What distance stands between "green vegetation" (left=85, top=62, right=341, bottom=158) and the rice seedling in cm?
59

* * *

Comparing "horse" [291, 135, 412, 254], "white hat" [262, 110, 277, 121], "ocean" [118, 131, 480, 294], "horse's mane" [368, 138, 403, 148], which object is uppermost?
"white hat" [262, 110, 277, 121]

---

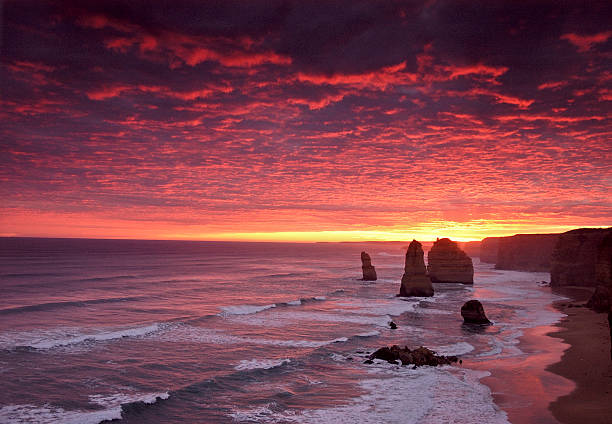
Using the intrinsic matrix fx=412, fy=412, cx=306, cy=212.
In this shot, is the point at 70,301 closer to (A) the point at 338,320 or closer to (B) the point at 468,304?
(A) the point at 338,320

• _Required task_: Identify every line in the records above that contains the string "white", treating uppercase and lowercase as different, and copy each of those lines.

• _Response to this task_:
Comparing "horse" [291, 135, 412, 254], "white hat" [262, 110, 277, 121], "ocean" [118, 131, 480, 294], "horse's mane" [368, 138, 403, 148], which object is uppermost?
"white hat" [262, 110, 277, 121]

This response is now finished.